_Exercise brief_
Reproduce, word for word, the stretch of the OTBS thread below from "Well since the" through "is currently nominated.".
[[ Given passage open ]]
# OTBS Process?



## rbranstner (Apr 27, 2010)

Let me start off by saying this whole thread came about  because last weekend I had the incredible honor of being nominated for the OTBS. I feel this is a great honor and have always looked up to the members in the OTBS for advice and guidance. That being said I had not really thought about or understood the whole process since I never really thought I would ever have the honor to be nominated for this. I have been doing some reading and I understand all the criteria to be nominated and that someone must nominate you and then someone must second the nomination http://smokingmeatforums.com/forums/...ad.php?t=74661 and once you are nominated I found that you are placed onto the Squires List http://smokingmeatforums.com/forums/...ad.php?t=74815 which is where things start to get blurry for me. Can someone fill us in on the process of once getting nominated you move to Squires list then what happens? Like I said I never really looked into the whole process before but now after being nominated I figured I better do some research and see how this whole proccess works. Thanks for any input you may beable to shine onto this for me.


----------



## pineywoods (Apr 27, 2010)

Once placed on the Squires List your past posts are looked at by the OTBS committee to see if you meet the criteria to become an OTBS member. They also look to see if your past and present actions put you in line with the OTBS Credo.


----------



## Dutch (Apr 27, 2010)

Well since the OTBS is my baby, I'm the one that is best qualified to give you an answer.

The Squire list does a couple of different things-
1) It lets other SMF members know who is currently nominated.
2) It reminds me to get off my butt and/or find the time to review the nominees postings. Once the criteria as been met and the member is in good standing, the OTBS honor is awarded.

Dang Piney, ya beat me to it.


----------



## jamminjimi (Apr 27, 2010)

Congrats rbranstner! Your post and threads are always excellent. You earned it.


----------



## rbranstner (Apr 27, 2010)

Oh ok thanks for the info guys.


----------



## jirodriguez (Apr 27, 2010)

.... I'm pretty sure there was something involving rolling naked in honey, then getting covered in feathers and streaking the local college campus.... oh wait nevermind... was that tequila weekend back in the day.... 
	

	
	
		
		



		
			






Grats rbranstner!


----------
[[ Given passage closed ]]
[[ Listed entries open ]]
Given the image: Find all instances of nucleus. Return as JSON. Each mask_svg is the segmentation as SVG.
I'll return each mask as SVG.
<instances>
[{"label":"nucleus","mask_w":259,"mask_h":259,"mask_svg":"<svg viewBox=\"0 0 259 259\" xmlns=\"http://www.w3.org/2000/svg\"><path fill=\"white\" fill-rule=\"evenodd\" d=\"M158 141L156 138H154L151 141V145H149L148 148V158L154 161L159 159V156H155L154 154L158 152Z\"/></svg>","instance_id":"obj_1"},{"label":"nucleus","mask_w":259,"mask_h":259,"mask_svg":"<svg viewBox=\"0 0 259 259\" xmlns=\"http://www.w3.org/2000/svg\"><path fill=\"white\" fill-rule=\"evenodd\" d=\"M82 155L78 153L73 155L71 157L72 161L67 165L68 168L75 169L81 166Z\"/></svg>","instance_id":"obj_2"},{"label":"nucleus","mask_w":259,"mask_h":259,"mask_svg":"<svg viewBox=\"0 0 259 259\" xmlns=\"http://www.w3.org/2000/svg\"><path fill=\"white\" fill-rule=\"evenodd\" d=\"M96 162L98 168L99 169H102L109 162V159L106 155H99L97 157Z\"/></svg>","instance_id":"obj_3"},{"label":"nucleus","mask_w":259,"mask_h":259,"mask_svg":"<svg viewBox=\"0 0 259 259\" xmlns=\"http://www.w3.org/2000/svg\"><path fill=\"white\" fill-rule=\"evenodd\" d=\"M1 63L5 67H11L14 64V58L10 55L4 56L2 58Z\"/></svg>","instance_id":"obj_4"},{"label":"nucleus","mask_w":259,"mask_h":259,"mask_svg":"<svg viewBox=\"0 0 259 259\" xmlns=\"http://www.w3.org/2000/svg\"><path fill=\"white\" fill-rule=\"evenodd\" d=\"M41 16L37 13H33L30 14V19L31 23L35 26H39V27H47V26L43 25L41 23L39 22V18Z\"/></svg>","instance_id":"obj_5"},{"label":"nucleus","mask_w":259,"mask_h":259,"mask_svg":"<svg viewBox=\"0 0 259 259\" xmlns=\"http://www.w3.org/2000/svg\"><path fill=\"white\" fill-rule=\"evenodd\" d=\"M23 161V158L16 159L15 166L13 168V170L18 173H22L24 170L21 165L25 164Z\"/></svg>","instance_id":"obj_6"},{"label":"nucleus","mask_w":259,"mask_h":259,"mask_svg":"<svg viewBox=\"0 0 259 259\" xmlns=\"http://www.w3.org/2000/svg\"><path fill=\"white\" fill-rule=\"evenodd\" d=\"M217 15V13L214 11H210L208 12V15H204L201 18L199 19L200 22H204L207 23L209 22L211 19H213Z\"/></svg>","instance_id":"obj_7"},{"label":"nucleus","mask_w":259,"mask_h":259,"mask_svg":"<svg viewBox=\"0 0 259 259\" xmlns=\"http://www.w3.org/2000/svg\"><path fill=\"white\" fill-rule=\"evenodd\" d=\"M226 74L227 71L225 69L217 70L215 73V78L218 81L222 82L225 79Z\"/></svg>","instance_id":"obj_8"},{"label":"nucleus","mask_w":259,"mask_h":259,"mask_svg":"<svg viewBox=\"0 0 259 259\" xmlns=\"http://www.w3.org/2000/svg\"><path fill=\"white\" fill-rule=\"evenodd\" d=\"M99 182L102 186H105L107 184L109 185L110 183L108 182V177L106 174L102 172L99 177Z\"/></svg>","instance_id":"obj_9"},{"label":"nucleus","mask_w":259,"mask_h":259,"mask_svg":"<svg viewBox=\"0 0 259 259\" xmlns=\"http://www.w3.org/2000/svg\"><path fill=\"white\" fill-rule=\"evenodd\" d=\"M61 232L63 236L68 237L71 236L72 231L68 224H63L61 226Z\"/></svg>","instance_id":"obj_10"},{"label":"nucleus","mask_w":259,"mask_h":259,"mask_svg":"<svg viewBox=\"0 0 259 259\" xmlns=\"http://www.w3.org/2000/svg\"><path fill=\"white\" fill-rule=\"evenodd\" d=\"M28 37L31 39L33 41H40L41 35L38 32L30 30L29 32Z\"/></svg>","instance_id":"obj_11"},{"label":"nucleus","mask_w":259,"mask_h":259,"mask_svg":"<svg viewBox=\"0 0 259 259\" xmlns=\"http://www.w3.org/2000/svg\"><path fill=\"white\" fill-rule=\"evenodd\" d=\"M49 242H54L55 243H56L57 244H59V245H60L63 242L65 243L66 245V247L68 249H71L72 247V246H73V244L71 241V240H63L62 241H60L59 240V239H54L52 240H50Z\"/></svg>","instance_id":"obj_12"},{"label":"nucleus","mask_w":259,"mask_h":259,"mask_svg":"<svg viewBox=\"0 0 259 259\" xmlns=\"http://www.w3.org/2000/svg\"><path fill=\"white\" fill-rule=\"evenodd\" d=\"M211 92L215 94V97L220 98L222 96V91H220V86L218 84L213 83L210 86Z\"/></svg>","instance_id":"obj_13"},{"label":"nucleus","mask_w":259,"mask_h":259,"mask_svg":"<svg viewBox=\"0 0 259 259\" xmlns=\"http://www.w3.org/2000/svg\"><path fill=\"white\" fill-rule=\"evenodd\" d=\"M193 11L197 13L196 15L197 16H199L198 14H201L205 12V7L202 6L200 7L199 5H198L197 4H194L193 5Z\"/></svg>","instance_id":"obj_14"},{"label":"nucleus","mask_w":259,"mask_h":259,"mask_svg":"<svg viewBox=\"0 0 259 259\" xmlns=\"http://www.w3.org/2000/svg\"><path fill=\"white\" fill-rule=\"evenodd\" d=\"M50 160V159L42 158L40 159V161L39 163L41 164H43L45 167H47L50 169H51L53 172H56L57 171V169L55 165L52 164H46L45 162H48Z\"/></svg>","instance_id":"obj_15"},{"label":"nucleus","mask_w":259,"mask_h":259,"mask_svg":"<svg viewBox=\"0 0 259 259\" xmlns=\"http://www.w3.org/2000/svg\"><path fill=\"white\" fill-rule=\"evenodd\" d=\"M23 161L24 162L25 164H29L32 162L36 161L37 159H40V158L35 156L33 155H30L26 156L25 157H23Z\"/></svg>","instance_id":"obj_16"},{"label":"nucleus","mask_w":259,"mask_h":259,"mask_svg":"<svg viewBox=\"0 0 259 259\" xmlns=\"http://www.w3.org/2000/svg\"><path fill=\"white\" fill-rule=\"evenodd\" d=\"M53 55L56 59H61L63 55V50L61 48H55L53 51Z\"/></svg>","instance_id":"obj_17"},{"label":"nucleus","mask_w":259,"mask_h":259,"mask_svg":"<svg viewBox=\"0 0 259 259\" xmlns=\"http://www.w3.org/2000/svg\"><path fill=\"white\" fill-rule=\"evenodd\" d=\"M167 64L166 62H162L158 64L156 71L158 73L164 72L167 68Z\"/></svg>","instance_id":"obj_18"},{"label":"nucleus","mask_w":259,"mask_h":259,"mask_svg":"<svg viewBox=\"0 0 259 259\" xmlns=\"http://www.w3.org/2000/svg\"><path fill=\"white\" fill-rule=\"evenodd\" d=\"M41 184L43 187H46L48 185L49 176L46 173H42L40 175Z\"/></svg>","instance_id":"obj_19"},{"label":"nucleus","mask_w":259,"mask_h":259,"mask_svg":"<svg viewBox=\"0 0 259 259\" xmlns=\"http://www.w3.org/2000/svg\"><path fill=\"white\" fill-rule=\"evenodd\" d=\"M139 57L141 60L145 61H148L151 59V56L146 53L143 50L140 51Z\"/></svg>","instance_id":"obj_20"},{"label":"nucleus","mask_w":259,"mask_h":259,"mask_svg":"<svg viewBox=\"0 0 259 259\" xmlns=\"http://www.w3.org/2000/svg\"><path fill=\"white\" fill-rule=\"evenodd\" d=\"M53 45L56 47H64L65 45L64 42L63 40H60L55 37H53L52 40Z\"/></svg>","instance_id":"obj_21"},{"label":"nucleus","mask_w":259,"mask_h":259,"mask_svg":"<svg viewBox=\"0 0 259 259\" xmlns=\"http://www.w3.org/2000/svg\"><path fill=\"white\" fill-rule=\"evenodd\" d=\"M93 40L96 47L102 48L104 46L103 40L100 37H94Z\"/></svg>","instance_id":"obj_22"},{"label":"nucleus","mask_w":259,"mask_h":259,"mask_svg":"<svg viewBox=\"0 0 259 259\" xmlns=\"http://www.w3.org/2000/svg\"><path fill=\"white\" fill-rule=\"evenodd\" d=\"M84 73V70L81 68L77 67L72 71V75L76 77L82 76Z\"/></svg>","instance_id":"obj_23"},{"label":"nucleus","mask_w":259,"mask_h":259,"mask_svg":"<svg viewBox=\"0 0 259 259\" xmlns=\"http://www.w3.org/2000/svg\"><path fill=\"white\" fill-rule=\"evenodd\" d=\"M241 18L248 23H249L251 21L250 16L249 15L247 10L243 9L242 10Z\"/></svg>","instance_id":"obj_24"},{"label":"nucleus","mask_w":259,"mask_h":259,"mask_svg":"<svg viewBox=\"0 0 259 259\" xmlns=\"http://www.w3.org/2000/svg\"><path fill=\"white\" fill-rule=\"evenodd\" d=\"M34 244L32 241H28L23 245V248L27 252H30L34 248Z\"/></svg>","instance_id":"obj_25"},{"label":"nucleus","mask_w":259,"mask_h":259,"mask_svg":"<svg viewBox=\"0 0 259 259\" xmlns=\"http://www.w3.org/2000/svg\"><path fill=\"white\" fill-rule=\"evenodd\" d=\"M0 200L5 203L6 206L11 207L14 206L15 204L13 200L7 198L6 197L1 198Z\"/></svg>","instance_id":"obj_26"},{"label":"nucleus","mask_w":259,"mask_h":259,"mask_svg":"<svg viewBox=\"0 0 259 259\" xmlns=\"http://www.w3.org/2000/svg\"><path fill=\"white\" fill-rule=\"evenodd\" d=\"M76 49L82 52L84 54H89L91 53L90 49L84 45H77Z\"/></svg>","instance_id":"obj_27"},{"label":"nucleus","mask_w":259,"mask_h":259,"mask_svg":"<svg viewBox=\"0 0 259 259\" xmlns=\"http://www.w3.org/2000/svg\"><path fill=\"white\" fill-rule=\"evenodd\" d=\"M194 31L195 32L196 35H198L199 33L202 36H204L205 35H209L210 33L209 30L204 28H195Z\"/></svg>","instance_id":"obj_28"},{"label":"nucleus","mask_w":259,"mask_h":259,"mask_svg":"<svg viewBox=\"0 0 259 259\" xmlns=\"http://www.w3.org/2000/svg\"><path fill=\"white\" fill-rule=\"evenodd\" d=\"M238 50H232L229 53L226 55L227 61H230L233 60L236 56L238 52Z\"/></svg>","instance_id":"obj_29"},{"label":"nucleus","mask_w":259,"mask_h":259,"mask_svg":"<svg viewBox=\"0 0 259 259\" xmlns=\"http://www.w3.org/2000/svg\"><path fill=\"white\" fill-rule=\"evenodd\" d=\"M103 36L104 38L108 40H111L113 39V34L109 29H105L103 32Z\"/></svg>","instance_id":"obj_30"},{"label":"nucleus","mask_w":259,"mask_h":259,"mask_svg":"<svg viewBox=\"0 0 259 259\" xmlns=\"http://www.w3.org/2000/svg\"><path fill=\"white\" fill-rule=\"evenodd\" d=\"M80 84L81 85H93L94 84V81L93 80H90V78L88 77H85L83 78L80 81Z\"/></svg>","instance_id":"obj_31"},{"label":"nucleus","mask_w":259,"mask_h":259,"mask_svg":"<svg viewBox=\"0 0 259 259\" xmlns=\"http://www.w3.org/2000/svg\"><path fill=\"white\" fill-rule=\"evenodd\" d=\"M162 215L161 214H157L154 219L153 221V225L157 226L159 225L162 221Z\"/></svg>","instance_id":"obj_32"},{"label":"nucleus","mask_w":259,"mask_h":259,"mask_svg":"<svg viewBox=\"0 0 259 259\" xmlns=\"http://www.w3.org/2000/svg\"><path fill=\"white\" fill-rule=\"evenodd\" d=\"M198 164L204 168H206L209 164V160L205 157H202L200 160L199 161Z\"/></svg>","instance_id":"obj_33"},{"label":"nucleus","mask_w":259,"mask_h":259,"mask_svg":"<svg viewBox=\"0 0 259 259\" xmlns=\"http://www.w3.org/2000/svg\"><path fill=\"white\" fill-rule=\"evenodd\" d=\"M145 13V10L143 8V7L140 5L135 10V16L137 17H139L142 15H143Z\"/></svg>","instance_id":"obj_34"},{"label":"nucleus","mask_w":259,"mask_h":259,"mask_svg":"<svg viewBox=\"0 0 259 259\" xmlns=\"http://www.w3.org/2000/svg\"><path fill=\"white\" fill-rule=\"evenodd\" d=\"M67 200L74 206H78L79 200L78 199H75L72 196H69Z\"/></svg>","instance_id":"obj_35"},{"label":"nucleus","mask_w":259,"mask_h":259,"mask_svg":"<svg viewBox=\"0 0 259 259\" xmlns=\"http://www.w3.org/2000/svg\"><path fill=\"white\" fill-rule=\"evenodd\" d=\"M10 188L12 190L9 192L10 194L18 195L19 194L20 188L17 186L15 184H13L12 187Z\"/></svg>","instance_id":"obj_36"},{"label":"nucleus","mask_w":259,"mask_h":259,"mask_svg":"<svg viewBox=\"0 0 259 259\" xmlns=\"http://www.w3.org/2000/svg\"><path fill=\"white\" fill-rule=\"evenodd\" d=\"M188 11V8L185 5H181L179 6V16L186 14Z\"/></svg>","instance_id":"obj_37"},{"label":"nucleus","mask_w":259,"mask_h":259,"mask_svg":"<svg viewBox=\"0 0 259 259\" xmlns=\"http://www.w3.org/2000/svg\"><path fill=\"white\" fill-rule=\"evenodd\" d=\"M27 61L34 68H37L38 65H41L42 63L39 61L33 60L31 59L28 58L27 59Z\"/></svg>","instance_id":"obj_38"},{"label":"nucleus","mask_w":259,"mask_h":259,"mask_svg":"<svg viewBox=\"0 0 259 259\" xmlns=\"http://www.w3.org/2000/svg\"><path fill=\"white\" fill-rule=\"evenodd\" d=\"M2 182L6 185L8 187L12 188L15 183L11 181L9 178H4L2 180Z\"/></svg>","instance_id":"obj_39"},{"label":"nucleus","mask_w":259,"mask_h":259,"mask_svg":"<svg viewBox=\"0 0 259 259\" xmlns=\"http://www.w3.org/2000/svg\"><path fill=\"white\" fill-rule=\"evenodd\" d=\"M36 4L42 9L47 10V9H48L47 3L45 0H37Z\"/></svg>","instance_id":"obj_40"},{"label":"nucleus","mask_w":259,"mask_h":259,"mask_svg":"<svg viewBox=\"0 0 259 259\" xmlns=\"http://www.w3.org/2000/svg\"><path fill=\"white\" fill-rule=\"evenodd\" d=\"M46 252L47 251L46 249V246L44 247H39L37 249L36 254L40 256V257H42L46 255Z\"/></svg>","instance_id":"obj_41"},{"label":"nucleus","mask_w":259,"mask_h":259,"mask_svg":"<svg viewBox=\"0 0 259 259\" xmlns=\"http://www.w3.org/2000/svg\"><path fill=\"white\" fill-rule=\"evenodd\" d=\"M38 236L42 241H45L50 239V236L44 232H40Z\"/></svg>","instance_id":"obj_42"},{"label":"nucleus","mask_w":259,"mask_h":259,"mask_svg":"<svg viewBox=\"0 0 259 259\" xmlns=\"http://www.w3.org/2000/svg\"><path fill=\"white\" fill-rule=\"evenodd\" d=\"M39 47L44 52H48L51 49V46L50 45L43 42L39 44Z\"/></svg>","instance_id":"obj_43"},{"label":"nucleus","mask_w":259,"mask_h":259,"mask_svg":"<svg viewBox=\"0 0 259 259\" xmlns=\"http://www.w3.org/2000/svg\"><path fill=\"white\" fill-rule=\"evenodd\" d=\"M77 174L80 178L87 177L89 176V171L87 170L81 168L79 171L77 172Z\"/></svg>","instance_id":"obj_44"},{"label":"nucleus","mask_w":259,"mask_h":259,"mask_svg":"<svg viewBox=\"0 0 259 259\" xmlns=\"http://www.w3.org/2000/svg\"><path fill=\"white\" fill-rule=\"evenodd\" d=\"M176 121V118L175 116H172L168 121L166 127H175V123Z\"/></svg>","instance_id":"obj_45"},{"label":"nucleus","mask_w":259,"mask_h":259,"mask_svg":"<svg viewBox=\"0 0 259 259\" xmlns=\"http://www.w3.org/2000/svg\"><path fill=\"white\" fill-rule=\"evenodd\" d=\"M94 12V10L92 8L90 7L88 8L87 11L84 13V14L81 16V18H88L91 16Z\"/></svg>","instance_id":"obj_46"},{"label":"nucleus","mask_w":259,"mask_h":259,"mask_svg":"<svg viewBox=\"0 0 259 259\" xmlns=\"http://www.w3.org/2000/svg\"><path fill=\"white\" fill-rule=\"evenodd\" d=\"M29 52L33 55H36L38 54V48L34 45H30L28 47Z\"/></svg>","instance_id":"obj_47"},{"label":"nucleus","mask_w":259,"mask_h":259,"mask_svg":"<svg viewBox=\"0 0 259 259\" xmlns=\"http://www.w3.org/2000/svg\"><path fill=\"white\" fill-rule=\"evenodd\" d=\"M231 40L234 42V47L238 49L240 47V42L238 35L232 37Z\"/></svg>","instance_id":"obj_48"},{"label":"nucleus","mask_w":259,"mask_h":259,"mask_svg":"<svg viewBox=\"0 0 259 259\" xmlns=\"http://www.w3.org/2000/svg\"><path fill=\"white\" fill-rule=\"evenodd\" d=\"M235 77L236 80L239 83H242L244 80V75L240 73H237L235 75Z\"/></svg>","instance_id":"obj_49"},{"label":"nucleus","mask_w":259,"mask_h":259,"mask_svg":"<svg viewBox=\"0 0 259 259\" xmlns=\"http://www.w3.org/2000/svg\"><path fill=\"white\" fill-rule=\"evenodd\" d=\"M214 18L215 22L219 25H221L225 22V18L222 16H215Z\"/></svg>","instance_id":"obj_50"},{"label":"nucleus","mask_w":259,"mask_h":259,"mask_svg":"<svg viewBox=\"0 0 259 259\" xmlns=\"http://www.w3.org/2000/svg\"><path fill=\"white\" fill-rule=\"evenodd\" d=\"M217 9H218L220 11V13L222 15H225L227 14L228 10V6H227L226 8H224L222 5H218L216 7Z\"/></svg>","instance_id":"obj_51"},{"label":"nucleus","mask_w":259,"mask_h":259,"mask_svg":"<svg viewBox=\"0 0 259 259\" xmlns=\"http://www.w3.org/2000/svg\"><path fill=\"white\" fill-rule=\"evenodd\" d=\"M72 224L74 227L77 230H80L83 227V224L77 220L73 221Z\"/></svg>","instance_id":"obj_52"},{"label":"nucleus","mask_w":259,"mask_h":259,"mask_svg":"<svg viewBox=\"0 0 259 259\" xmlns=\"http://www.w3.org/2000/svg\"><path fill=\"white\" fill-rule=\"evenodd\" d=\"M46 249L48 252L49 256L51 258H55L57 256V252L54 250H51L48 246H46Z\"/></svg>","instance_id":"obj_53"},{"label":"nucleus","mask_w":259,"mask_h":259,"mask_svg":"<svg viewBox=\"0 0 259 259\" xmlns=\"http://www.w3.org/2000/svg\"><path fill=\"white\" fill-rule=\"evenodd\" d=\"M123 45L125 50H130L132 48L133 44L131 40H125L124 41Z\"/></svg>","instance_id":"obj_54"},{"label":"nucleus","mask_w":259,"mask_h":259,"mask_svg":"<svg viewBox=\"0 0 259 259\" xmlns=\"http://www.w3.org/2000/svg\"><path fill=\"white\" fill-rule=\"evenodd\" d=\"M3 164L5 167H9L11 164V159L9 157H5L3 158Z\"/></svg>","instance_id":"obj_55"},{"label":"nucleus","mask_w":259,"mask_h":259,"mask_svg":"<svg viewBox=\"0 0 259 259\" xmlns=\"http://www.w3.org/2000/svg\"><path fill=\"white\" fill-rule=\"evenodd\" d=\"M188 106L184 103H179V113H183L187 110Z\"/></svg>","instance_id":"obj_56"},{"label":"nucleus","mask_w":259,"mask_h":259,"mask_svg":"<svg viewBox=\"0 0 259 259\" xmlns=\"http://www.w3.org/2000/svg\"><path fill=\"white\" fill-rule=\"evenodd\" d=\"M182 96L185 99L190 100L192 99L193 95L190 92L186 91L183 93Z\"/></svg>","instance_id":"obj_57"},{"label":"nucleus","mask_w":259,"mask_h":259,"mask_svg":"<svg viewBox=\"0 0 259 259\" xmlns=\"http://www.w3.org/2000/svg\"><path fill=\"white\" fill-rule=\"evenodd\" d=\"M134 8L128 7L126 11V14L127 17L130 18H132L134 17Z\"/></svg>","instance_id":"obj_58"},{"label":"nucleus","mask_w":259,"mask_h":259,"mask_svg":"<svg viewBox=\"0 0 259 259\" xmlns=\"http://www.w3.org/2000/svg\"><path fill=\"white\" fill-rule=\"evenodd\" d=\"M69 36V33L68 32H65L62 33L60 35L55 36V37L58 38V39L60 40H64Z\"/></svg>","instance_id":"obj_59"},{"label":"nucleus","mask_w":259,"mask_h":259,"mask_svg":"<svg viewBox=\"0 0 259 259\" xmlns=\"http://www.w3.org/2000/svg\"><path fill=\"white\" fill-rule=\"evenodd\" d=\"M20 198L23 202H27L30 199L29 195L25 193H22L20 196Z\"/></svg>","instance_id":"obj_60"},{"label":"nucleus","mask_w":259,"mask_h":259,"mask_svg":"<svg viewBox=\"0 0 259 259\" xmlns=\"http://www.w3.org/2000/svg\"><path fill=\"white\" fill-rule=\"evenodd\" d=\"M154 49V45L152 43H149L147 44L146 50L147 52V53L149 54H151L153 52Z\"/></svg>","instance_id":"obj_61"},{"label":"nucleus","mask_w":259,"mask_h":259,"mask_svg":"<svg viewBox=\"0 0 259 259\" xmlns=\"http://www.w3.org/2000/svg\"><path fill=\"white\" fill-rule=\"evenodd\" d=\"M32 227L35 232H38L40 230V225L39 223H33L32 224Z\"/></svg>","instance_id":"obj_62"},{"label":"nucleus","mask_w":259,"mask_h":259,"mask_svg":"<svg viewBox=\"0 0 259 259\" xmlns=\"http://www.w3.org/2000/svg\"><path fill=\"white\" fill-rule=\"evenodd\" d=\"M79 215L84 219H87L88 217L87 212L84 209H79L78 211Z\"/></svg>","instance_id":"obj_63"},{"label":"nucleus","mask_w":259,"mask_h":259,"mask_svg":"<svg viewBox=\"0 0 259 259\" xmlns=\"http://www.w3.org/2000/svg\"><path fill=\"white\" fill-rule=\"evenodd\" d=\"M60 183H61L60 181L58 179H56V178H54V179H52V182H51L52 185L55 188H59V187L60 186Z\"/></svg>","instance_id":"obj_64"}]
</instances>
[[ Listed entries closed ]]
_Answer area_
Well since the OTBS is my baby, I'm the one that is best qualified to give you an answer.

The Squire list does a couple of different things-
1) It lets other SMF members know who is currently nominated.